■ **SUPPLIED PASSAGE**:
^^^^^^^^^^^^^^^^

Box (see previous CloudAve coverage), formerly known as Box.Net, continues to push hard on gaining enterprise marketshare. Today they announced a newer version of iPad app that includes not only some of the recently announced #newbox features but also additional security measures aimed squarely at the enterprise customers. Box is trying to project themselves as sexy but enterprise grade. Whether it will stick and get them the much needed traction among the enterprise customers is something we have to wait and see.
Can enterprise software be sexy?
Box.net CEO, Aaron Levie, is bullish on enterprise software’s sex appeal and there are other traditionalists who tend to think that all that glitters are not gold enterprise worthy. I tend to be on the side of modernists and I feel that enterprise software can be sexy. I know that analysts covering enterprise space will pounce on me for using the term sexy in the context of enterprise software. When I say enterprise software is sexy, I am not talking about the bells and whistles that makes consumer software attractive. For me, sexy means better user experience, rapid innovation and use of modern technologies while still maintaining enterprise grade security, scalability and robustness. I don’t see any reason why these two seemingly different set of attributes to not co-exist in any software.

^^^^^^^^^^^^^^^^

■ **DATA EXTRACT**:
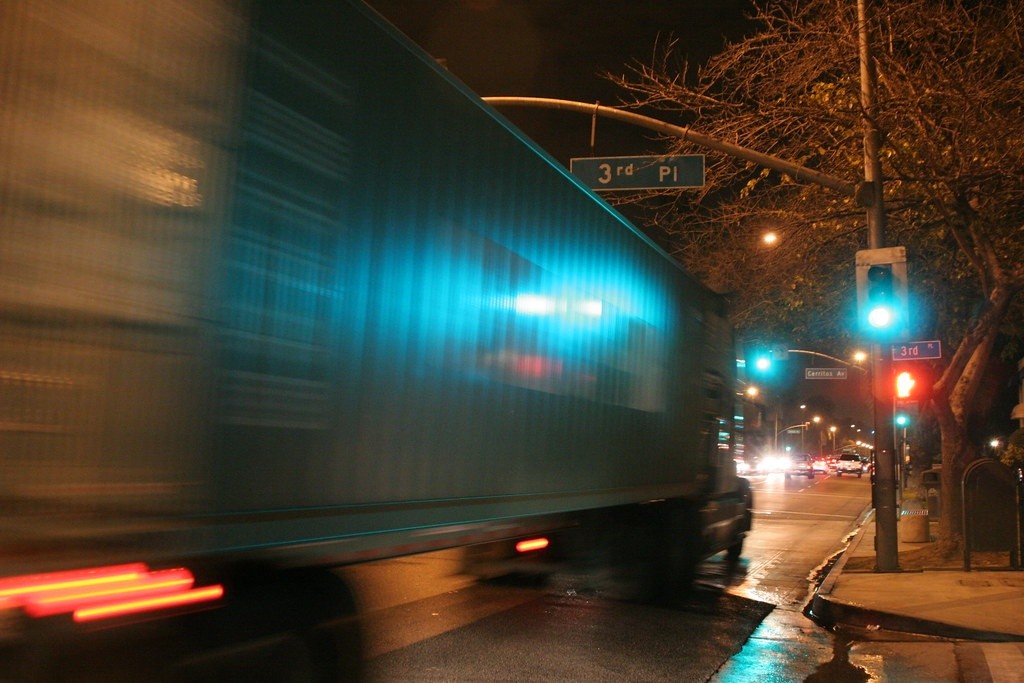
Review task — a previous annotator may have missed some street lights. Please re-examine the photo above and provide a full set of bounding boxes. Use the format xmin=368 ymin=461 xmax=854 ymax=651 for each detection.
xmin=774 ymin=421 xmax=810 ymax=457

^^^^^^^^^^^^^^^^

■ **WORK ITEM**:
Answer the following from the article on Box, each answer on its own line.
1. Under what name was Box formerly known?
2. Who is named as the Box.net CEO?
3. Besides some of the recently announced #newbox features, what does the newer iPad app include?

■ **FINAL ANSWER**:
1. Box.Net
2. Aaron Levie
3. Additional security measures aimed squarely at enterprise customers